Por que o PolarDB precisava de um novo mecanismo de execução

A pilha de capacidades do PolarDB espelha o MySQL open source. Embora o PolarDB lide eficientemente com o OLTP e suporte até 500 TB de dados por cluster, consultas analíticas complexas ainda são lentas. Os gargalos são intrínsecos à arquitetura do MySQL:

  • Modelo de execução serial. O modelo de iterador volcano do MySQL processa uma linha por vez. Cada recuperação de linha aciona várias camadas de chamadas de função, incluindo despacho de funções virtuais.
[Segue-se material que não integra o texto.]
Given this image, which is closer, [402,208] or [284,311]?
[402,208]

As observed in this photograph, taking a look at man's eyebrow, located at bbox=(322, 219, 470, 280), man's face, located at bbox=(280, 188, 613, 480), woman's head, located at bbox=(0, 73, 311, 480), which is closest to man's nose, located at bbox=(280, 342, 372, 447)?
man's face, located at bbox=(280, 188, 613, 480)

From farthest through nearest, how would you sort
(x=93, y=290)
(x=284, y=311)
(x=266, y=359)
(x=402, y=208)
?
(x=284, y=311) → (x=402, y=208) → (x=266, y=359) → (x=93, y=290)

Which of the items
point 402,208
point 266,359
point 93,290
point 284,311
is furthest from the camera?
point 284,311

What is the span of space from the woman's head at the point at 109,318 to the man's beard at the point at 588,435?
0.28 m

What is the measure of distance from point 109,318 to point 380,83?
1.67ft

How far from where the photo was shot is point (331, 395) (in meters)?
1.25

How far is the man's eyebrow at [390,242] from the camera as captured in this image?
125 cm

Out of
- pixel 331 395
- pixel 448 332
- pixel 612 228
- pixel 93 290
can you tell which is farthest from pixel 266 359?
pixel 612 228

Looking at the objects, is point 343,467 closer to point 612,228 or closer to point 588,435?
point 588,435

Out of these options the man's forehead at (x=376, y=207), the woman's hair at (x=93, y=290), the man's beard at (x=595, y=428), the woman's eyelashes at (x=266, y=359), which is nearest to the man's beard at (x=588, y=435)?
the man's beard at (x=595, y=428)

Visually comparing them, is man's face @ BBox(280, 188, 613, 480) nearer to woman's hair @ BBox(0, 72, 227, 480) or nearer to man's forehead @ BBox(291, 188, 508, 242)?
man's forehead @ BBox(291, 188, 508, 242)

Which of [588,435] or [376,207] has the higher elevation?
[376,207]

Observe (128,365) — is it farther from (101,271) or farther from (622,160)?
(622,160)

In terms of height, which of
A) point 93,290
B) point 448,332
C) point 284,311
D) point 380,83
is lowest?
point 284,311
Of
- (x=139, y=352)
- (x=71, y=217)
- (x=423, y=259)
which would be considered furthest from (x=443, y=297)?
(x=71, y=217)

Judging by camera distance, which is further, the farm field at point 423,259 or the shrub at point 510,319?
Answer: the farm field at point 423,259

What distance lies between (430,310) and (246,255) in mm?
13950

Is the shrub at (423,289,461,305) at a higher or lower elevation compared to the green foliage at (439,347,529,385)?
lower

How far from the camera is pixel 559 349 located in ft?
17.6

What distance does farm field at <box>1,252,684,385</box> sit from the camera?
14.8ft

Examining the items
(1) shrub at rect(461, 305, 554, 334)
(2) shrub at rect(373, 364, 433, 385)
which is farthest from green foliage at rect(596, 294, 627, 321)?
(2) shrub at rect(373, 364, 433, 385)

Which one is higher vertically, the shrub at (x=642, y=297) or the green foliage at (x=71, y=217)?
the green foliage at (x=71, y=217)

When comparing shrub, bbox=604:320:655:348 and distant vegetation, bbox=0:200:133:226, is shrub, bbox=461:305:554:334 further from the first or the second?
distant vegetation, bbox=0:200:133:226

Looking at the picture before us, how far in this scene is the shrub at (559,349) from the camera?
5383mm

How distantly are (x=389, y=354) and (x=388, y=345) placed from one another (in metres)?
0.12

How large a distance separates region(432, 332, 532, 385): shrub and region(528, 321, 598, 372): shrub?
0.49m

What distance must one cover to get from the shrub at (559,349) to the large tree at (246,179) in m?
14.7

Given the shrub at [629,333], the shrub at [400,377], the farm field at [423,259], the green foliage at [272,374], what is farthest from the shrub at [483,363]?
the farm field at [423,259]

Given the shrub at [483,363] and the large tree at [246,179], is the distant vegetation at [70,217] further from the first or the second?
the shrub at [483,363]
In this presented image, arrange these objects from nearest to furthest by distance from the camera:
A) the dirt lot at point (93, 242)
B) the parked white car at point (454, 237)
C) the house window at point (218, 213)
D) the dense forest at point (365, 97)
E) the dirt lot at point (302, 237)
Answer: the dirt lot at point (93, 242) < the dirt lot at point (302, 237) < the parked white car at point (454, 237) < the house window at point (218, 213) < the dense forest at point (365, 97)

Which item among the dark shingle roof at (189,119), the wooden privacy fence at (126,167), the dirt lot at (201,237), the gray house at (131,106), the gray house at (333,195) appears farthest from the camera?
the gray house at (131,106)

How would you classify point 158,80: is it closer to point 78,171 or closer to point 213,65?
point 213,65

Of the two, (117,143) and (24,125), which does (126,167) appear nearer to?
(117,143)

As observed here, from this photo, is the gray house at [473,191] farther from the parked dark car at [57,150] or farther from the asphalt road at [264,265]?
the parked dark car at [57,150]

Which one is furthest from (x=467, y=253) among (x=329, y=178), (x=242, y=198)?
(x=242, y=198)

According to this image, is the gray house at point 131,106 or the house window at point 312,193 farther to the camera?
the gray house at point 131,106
Isso destrói a eficiência do pipeline da CPU e impede o uso de instruções SIMD.

  • Ausência de consulta paralela. O executor do MySQL é single-thread. O suporte a consultas paralelas no MySQL 8.0 abrange apenas operações básicas, como COUNT(*); SQL analítico complexo é executado em série, independentemente de quantos núcleos de CPU estejam disponíveis.

  • Desperdício de E/S no row store. Quando uma consulta analítica precisa de apenas 3 colunas de uma tabela com 50 colunas, o MySQL ainda lê todas as 50 colunas do disco. O formato de row store torna o acesso seletivo a colunas inerentemente ineficiente.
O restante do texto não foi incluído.